No, the Daily Drabble Hasn't Died!
hobbledehoy \HOB-uhl-dee-hoy\, noun:
An awkward, gawky young fellow.
"For early on, girls become aware -- as much from their fathers' anguished bellows of "You're not going out dressed like that, Miss" as from the buffoonish reactions of the spotty hobbledehoys at the end-of-term disco -- of the power of clothes to seduce."
-Jane Shilling, "Soft-centred punk", Times (London), October 27, 2000
"His memories, even only reveries, of incomparable women, made me feel like a hulking hobbledehoy."
-Edith Anderson, Love in Exile
"Unfortunately, they have to contend with ignorant hobbledehoys who, on seeing these rows of shingle heaps, feel compelled to jump on them."
-Susan Campbell, "He grows seakale on the seashore", Daily Telegraph, March 27, 1999
The origin of hobbledehoy is unknown, though it perhaps derives from hobble, from the awkward movements of a clumsy adolescent.
This day's drabble is Maedhros and Fingon. In a friendly context, people! (Jenni and Alina, I can see your raised eyebrows and hear you thinking, "I just bet they were friendly!") You're welcome to interpret any subtext that you want, but I meant it as "friendly" in the non-nefarious sense, for once.
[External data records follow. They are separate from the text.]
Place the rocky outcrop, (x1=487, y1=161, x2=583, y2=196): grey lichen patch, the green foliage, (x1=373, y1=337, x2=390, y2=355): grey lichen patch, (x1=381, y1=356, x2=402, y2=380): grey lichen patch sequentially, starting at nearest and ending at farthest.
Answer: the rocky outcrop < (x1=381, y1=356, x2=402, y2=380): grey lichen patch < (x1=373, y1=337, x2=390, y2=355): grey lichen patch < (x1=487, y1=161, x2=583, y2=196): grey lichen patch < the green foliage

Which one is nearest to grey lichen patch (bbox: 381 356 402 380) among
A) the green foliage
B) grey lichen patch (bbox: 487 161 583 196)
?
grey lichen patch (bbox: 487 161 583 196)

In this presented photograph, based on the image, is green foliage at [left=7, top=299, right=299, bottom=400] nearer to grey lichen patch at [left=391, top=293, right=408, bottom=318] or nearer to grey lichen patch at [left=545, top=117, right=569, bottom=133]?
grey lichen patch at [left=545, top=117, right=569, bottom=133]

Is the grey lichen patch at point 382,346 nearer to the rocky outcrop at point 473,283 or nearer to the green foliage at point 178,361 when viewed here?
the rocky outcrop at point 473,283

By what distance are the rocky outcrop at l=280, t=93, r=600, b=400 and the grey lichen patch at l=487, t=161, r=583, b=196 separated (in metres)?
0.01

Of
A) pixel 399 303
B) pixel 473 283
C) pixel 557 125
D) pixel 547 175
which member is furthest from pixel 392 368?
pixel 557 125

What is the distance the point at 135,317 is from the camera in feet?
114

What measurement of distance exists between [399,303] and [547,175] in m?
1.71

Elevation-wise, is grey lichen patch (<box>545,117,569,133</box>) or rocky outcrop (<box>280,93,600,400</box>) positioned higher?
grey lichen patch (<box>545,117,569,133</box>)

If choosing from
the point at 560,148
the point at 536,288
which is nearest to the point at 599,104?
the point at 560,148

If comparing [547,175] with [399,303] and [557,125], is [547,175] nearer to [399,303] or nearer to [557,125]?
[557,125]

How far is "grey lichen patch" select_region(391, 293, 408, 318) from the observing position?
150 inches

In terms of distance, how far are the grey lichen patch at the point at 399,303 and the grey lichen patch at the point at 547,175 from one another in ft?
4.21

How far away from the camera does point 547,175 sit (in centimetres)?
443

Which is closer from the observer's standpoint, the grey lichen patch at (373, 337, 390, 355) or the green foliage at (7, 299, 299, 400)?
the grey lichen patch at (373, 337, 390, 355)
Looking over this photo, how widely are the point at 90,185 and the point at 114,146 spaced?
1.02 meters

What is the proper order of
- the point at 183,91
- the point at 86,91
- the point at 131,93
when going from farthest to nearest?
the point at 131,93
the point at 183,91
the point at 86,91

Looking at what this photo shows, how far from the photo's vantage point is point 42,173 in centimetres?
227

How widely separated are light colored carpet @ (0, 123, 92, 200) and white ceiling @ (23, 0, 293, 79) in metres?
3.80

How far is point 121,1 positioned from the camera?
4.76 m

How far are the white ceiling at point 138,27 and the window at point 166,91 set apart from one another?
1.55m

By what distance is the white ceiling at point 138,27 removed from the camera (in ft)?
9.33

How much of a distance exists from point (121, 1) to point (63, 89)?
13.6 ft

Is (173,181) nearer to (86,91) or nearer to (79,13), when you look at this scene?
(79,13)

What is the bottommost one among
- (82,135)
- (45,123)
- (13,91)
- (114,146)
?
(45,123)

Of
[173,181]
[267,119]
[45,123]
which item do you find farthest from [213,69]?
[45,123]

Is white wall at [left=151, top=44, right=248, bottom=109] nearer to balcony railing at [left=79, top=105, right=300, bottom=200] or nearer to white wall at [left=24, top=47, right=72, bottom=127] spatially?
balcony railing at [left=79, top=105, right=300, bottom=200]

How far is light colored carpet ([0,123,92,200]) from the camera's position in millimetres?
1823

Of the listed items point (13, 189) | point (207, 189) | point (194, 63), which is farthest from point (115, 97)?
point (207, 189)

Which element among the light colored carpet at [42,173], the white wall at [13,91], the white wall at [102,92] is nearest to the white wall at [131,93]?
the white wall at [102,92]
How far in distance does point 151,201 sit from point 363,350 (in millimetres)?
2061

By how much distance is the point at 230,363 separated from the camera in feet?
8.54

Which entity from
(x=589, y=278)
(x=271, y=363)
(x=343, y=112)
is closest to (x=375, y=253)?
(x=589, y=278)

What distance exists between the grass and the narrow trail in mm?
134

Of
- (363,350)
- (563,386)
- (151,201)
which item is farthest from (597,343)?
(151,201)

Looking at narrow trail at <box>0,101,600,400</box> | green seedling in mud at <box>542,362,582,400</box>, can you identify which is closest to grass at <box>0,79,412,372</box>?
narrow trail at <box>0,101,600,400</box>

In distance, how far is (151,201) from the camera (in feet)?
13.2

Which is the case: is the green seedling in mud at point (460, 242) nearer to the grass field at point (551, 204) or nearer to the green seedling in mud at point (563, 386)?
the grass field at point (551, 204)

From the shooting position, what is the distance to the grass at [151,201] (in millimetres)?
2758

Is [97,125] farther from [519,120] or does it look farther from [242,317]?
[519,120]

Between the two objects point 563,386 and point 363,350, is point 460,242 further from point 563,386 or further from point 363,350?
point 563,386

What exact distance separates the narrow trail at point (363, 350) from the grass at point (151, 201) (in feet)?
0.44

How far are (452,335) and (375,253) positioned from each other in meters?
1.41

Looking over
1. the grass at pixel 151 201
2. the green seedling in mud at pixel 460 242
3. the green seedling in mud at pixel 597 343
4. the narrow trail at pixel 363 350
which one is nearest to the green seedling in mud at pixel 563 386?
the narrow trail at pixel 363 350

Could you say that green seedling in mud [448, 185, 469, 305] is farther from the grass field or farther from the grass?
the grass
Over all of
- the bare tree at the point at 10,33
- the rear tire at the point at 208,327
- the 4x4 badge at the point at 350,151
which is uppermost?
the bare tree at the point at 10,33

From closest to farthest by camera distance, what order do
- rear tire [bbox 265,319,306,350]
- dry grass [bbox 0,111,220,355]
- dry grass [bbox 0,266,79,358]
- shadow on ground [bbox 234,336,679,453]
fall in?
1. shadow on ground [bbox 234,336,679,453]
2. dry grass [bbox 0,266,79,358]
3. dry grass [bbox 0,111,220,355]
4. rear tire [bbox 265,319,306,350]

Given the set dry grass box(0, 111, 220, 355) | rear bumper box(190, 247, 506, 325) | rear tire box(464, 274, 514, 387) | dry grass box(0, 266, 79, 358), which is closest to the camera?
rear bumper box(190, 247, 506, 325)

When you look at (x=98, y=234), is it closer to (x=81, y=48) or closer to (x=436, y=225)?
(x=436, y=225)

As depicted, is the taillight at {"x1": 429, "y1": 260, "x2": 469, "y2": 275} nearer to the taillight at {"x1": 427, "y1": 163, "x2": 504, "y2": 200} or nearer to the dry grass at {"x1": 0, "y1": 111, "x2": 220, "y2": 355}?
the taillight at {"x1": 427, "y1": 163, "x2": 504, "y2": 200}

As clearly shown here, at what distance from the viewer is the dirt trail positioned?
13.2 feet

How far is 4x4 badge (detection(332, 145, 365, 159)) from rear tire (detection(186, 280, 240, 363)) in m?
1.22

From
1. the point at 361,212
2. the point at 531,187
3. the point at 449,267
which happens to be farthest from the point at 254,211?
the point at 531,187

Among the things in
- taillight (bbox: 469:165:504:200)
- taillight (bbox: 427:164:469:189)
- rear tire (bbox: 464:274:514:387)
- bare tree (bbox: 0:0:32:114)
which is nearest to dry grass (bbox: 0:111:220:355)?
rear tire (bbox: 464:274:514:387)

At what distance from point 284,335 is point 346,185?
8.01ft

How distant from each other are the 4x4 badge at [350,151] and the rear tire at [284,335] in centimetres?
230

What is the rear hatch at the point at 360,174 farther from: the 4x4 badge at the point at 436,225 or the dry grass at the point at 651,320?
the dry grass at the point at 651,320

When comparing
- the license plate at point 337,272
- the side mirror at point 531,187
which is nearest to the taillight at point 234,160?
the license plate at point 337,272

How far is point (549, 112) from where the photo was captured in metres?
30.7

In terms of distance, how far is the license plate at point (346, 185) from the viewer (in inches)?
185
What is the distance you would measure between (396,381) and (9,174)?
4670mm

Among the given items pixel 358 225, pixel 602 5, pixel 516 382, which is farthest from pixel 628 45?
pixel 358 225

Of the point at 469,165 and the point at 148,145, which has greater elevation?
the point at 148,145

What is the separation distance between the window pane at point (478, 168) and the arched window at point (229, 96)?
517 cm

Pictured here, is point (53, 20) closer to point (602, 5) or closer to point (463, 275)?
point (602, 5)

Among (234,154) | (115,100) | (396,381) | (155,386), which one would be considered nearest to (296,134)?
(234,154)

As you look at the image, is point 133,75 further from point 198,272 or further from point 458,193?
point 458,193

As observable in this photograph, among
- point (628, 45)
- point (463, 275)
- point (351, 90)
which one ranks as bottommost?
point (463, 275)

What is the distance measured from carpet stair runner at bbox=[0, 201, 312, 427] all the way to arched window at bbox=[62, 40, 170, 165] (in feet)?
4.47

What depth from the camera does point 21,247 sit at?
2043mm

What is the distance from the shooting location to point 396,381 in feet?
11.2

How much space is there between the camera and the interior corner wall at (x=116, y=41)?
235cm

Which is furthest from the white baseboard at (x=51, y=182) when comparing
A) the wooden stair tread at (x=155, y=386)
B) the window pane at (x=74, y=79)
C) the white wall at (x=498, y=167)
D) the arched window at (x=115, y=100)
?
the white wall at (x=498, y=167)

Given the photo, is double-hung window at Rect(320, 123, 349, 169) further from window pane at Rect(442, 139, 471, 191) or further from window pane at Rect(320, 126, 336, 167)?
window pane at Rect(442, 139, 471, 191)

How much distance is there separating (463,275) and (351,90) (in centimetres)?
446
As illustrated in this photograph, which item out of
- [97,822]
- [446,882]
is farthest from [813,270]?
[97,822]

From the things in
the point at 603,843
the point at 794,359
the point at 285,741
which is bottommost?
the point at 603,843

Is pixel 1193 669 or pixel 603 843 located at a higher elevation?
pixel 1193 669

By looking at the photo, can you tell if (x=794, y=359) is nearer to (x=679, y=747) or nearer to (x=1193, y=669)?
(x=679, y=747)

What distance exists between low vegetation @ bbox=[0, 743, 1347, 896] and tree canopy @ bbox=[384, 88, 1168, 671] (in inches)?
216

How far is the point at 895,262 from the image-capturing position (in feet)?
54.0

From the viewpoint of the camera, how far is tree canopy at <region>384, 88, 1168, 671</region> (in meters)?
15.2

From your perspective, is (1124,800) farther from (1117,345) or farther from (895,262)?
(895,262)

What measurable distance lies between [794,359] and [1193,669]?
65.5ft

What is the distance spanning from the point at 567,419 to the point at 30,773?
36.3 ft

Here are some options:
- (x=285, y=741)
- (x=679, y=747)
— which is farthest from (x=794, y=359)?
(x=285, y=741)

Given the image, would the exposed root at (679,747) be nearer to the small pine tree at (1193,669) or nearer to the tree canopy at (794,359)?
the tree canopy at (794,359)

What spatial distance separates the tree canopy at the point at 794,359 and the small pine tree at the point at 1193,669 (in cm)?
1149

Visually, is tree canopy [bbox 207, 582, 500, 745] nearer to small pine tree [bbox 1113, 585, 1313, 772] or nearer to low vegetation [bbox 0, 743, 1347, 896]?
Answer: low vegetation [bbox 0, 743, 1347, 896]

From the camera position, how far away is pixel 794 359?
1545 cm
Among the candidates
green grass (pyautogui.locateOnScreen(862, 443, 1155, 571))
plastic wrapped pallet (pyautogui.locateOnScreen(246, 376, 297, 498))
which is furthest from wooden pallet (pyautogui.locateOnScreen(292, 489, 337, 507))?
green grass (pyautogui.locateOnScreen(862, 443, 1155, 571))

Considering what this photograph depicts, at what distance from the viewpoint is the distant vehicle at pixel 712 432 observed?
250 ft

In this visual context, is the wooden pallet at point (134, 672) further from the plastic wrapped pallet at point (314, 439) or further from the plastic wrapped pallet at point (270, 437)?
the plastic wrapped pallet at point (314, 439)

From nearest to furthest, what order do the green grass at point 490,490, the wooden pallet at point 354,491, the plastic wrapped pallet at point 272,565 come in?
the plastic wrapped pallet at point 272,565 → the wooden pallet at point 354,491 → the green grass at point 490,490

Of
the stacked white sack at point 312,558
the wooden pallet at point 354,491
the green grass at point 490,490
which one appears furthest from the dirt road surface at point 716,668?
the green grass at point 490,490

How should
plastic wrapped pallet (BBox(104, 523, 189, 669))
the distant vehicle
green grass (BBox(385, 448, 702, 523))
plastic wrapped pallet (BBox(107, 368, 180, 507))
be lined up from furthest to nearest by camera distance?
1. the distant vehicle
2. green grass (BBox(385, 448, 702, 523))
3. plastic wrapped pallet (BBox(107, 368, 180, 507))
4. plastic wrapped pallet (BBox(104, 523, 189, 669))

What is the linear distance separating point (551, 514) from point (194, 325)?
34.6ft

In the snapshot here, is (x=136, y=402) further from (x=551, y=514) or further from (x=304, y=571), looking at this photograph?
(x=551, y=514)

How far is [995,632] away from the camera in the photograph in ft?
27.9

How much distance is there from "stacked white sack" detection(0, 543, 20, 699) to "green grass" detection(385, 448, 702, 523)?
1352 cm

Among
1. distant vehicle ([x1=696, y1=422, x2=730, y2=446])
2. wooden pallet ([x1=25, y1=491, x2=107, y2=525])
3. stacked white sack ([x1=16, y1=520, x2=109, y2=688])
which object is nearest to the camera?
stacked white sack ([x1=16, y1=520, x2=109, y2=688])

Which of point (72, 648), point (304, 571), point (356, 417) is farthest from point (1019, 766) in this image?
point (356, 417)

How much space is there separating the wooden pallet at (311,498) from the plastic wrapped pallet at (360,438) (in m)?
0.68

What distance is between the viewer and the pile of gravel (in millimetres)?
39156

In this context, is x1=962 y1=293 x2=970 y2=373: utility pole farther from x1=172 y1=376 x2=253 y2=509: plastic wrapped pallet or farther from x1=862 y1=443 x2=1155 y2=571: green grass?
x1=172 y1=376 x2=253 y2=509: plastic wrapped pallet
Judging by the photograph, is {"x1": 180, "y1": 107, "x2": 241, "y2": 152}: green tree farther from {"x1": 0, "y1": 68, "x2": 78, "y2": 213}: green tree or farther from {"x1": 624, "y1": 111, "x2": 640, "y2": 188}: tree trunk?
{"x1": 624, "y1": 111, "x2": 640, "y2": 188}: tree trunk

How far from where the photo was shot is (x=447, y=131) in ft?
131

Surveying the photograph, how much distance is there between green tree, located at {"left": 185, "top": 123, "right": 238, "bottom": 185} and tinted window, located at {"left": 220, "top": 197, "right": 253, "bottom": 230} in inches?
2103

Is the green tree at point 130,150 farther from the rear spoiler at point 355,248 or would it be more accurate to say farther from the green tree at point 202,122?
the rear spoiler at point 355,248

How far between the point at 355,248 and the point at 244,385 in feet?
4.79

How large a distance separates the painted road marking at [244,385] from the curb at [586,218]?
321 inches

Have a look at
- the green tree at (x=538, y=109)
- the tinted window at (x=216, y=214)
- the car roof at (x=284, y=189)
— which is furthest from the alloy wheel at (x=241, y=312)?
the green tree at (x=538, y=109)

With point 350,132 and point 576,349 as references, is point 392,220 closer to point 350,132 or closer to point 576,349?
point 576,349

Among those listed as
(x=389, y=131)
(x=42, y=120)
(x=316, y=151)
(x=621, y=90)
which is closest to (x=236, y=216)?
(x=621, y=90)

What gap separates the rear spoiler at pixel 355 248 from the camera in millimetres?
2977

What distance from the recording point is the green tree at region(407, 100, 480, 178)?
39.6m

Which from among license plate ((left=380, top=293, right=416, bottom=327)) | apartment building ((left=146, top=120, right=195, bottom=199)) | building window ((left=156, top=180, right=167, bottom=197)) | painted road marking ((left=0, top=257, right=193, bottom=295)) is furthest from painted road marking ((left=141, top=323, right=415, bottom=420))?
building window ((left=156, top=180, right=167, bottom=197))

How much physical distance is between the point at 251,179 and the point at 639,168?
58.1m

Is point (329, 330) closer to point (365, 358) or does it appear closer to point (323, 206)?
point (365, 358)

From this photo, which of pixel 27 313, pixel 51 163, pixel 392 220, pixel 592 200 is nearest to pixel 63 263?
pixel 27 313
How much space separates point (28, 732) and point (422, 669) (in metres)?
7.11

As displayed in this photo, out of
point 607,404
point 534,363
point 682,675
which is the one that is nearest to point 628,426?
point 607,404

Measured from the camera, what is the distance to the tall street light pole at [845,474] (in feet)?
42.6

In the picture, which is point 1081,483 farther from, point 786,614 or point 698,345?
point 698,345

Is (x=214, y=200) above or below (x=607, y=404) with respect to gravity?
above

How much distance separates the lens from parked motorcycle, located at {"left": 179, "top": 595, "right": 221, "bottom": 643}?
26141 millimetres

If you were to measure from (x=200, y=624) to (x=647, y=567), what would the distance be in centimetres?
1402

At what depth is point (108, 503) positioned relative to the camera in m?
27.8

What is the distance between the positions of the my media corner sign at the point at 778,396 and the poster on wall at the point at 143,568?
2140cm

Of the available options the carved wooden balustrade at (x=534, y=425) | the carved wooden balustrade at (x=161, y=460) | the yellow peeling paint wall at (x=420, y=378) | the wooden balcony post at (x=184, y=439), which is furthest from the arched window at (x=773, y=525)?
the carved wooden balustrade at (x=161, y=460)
Really.
Years passed without seeing him, and though I knew that he grew—as all young Elves do—I saw him forever as the gangly hobbledehoy with stammering speech and footfalls alike, ignored except for his acts of foolishness.
Hardly a prince.
So now, at our reunion, I look for him among the throng. (He has a way of making his presence known in a crash of dishes or rippling murmur of offense.) There is a man—tall, clearly a lord, with gold entwined in his hair; my heart squeezes at his beauty. I will ask him of my cousin Findekano.